Among 320 secondary stroke prevention clinical trials, 262 (82%) focused on vascular risk control addressing diabetes (n = 26), hypertension (n = 23), obstructive sleep apnea (n = 13), dyslipidaemia (n = 10), lifestyle (n = 188) and obesity (n = 2); and 58 focused on stroke mechanism management including atrial fibrillation (n = 10), large vessel atherosclerosis (n = 45) and small vessel disease (n = 3). Overall, 53 of 320 studies (16.6%) had contributions from LMICs ranging from 55.6% for dyslipidemia, 40.7% for diabetes, 26.1% for hypertension, 15.4% for OSA, 6.4% for lifestyle, 0% for obesity, and by mechanism: 60.0% for atrial fibrillation, 22.2% large vessel atherosclerosis and 33.3% for small vessel disease trials. Only 19 (5.9%) of the trials had participatory contributions from a country in sub-Saharan Africa (South Africa only).

CONCLUSIONS

Compared to their global burden of stroke, LMICs are underrepresented in key clinical trials used in formulating a prominent global stroke prevention guideline. While current therapeutic recommendations are likely applicable to practice settings throughout the world, greater involvement of patients from LMIC settings will enhance the contextual relevance and generalizability of recommendations to these disparate populations.

摘要

背景

每四个中风患者中就有一个是可高度预防的复发性中风。
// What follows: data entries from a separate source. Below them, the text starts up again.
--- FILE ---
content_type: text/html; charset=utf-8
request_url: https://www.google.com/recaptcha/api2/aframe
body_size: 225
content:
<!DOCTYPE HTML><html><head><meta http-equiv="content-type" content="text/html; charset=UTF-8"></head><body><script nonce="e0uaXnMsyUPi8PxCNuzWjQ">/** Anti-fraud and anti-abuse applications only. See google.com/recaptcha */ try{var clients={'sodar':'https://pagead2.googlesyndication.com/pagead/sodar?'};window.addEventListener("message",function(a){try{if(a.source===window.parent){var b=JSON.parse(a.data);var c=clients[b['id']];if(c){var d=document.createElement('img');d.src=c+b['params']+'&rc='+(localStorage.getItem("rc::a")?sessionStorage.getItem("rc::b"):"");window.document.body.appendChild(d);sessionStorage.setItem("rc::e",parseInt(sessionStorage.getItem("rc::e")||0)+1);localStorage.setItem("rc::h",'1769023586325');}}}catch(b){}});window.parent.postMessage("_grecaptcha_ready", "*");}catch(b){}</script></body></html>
然而,尽管中低收入国家(LMICs)承受着不成比例的全球中风负担,但这些地区的个人很少参与关键性临床试验,而这些临床试验是国际专家共识指南推荐的基础。

目的

评估 2021 年美国心脏协会/美国中风协会关于中风和 TIA 患者中风预防的指南中,从 LMICs 招募临床试验受试者参与制定关键治疗建议的当代和全球知名专家共识二级中风预防指南声明。

方法

我们检查了 2021 年美国心脏协会/美国中风协会关于中风和 TIA 患者中风预防的指南。两位作者独立审查了指南中引用的所有随机对照试验(RCT),重点关注血管风险因素控制和管理的试验,并根据潜在的中风机制对研究人群和参与国家进行审查。我们还审查了原始 RCT 的所有引用的系统评价和荟萃分析。

结果

在 320 项二级中风预防临床试验中,262 项(82%)专注于血管风险控制,涉及糖尿病(n=26)、高血压(n=23)、阻塞性睡眠呼吸暂停(n=13)、血脂异常(n=10)、生活方式(n=188)和肥胖(n=2);58 项专注于中风机制管理,包括心房颤动(n=10)、大动脉粥样硬化(n=45)和小血管疾病(n=3)。总体而言,320 项研究中有 53 项(16.6%)来自 LMICs,其中血脂异常占 55.6%,糖尿病占 40.7%,高血压占 26.1%,OSA 占 15.4%,生活方式占 6.4%,肥胖占 0%,按机制划分:心房颤动占 60.0%,大动脉粥样硬化占 22.2%,小血管疾病占 33.3%。只有 19 项(5.9%)试验来自撒哈拉以南非洲(仅南非)的国家有参与性贡献。

结论

与中风的全球负担相比,LMICs 在用于制定重要全球中风预防指南的关键临床试验中代表性不足。虽然当前的治疗建议可能适用于全球的实践环境,但更多来自 LMIC 环境的患者参与将提高建议对这些不同人群的背景相关性和普遍性。